Restive Prince Charles begins to speak out
From ‘The Economist,’ London
The Prince of Wales was recently reported to have told a confidant that he believed that inner-city decay was in danger of dividing Britain. Now, Prince Charles has delivered a public warning that Britain might “end up as a fourth-rate country” if it did not work harder, and rekindle the spirit of enterprise which the Prince had noted during his visit to America. “I long to know,” he told an audience of Scottish businessmen, “why, for example, it does not pay to do in this country what they do in the United States, where each company can put aside a certain percentage of its pre-tax profits for community enterprise.”
The speech seemed charged with princely impatience at what might appear to be Government complacency. It is the latest in a series of pronouncements from the Prince of an increasingly political nature. Last year, he dipped his toe into controversy with an attack on modern architecture and town planning, including flagrant and highly effective interventions in two celebrated London causes, the National Gallery extension and a skyscraper in the City. Neither is< now to be built >
Emboldened, the Prince made covert visits to slum districts and consulted radical urban conservationists, being only mildly embarrassed when news of his interest duly leaked.

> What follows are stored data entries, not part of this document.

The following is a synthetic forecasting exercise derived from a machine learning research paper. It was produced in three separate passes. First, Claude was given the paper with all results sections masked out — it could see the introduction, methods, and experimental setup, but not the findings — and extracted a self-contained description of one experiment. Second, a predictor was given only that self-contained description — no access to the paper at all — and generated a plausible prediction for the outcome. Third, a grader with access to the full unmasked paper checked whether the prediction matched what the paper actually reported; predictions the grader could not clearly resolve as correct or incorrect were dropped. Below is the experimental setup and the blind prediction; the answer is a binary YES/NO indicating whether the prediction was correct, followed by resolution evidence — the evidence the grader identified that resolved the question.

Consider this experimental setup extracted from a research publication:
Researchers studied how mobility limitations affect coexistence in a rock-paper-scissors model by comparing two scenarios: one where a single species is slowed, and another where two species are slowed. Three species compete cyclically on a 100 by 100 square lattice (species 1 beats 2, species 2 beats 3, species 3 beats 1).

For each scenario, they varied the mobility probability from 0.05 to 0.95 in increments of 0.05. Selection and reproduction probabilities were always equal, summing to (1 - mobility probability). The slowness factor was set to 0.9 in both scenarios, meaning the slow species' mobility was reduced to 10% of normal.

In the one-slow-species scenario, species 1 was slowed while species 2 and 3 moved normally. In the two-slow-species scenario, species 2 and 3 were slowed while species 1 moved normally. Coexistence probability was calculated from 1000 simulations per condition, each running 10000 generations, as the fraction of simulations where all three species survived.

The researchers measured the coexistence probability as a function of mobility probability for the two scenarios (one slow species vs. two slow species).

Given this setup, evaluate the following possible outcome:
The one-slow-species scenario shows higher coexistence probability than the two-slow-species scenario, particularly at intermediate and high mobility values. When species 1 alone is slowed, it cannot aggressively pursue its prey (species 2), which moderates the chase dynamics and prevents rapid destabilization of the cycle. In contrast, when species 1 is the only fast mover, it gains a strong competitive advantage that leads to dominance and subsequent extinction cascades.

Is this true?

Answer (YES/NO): NO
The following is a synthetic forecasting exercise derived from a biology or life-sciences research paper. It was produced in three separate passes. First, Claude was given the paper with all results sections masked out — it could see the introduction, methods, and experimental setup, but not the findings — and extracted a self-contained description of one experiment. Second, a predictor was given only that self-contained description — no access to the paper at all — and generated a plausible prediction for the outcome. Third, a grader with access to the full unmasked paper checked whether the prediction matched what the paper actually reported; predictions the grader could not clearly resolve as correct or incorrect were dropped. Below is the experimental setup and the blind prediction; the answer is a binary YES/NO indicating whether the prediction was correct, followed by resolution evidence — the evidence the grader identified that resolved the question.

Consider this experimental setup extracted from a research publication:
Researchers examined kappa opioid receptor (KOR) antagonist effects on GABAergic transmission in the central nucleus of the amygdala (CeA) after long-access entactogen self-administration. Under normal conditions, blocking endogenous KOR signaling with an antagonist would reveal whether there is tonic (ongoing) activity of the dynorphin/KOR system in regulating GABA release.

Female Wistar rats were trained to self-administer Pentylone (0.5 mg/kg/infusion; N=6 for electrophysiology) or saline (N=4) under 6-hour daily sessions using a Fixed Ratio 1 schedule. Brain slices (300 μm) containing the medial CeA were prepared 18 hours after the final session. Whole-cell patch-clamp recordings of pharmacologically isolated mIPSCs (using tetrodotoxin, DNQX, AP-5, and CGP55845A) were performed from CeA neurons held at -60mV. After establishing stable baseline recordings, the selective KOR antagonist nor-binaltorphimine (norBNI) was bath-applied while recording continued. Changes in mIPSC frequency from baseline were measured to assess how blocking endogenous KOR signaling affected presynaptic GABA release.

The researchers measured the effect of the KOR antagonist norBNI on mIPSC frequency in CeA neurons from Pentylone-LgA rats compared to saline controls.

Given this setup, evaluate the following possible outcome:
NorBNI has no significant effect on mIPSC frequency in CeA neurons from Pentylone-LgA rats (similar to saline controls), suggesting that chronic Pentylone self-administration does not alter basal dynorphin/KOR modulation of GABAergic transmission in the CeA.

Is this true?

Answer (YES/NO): NO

He is determined to continue this royalist incursion into the political arena, freely departing from prepared scripts and deliberately testing the purist constitutionalists who say the heir to the throne should be above such matters.
He is motivated by two concerns. The first is that the public may come to regard his function as increasingly irrelevant if all it hears is news of his sporting and social activities. The second, more delicate, is his aversion to what he sees as a particularly divisive period in British politics. He shares with his father a desire to call a spade a spade, and cannot resist reacting when he thinks things are wrong. Last month, . stung by press comment on his supposed wimpishness and his wife’s cantankerousness, Prince Charles and Princess Diana gave a television interview to the television newsreader, Sir Alastair Burnet, intended to rebut the criticism.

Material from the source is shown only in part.